#### Zu prüfender Text:
Die Poesie des Unendlichen

Als einen der besten Filme über Mathematik und Mathematiker bezeichnete ihn der Newsletter der London Mathematic Society.

Die authentische Geschichte beginnt 1913 im kolonialen Indien. Der junge Srinavasa Ramanujan arbeitet als Buchhalter, doch seine wahre Leidenschaft gehört der Mathematik. Um veröffentlichen zu können schickt er von ihm entwickelte Theoreme an den bekannten Professor G.H. Hardy am Trinity College in Cambridge. Der Gelehrte erkennt das Potential des jungen Mannes und lädt ihn nach England ein. Um seine Berufung leben zu können, verlässt dieser sein Land und seine junge Ehefrau Janaki.

In der akademischen Welt Europas ist Ramanujan ein Fremder. Hier zählen nur bewiesene Theoreme und eine Veröffentlichung rückt in weitere Ferne als er bei seiner Abfahrt geglaubt hat. Einen tiefen Einschnitt bringt der Ausbruch des Ersten Weltkrieges mit sich.

Im Laufe von 5 Jahren entwickelt sich zwischen dem jungen Inder, gespielt von Dev Patel, und dem ganz in seiner Wissenschaft aufgehenden Akademiker, dargestellt von Jeremy Irons, eine tiefe Beziehung.

Doch Ramanujan ist schwer erkrankt, er stirbt 1920 an Tuberkulose. Die von ihm entwickelten Theorien beeinflussen bis heute die mathematischen Wissenschaften.

Regisseur Matthew Brown erzählt die Geschichte „The Man, who knew Infinity“ unaufgeregt authentisch und bewegend.

#### Gesammelte Daten:
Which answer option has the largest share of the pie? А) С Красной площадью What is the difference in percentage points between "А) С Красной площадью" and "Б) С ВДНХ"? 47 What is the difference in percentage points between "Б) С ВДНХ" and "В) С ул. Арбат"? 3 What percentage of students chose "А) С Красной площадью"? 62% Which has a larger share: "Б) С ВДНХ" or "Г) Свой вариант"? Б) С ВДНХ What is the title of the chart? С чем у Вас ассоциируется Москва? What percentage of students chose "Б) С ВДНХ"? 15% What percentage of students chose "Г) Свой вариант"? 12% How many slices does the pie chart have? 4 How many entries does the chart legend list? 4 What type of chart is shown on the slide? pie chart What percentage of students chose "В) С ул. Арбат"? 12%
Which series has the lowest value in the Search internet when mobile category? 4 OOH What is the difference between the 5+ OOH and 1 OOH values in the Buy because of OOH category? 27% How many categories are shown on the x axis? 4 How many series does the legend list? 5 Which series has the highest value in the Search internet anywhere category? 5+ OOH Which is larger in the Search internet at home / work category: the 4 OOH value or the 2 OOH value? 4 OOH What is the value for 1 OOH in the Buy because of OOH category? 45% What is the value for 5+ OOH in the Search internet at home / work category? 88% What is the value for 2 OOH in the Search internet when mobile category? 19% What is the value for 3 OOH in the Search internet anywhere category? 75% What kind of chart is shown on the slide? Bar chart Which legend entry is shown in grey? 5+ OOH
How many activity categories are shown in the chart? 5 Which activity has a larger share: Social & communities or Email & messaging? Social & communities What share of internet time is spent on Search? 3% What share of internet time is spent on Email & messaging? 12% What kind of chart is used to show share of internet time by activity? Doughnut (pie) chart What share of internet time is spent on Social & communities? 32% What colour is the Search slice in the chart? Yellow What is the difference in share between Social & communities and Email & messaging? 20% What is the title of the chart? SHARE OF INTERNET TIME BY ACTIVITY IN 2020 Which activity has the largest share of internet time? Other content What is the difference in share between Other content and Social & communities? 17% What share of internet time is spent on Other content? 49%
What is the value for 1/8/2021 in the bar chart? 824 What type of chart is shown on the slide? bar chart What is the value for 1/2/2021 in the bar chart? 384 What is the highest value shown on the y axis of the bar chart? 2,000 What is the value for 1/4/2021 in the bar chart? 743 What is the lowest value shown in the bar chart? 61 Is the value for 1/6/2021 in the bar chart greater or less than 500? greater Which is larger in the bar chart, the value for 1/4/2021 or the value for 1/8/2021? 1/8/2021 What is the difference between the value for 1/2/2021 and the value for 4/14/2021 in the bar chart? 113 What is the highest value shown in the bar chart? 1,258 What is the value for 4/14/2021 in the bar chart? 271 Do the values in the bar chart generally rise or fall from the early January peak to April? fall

#### Aufgabe 1:
Beantworte die folgenden Fragen zum Text über den Film:
(a) In welchem Jahr und in welchem Land beginnt die Geschichte?
(b) Welcher Schauspieler spielt den jungen Inder?
(c) Woran stirbt Ramanujan, und in welchem Jahr?
#### Aufgabe 2:
Gib den Abschnitt aus dem Text über den Film wortgetreu wieder, beginnend bei „Im Laufe von“ und endend bei „authentisch und bewegend.“.
Die Daten stammen aus einer anderen Quelle.

#### Lösung 1:
(a) 1913 im kolonialen Indien.
(b) Dev Patel.
(c) An Tuberkulose, im Jahr 1920.

#### Lösung 2:
Im Laufe von 5 Jahren entwickelt sich zwischen dem jungen Inder, gespielt von Dev Patel, und dem ganz in seiner Wissenschaft aufgehenden Akademiker, dargestellt von Jeremy Irons, eine tiefe Beziehung.

Doch Ramanujan ist schwer erkrankt, er stirbt 1920 an Tuberkulose. Die von ihm entwickelten Theorien beeinflussen bis heute die mathematischen Wissenschaften.

Regisseur Matthew Brown erzählt die Geschichte „The Man, who knew Infinity“ unaufgeregt authentisch und bewegend.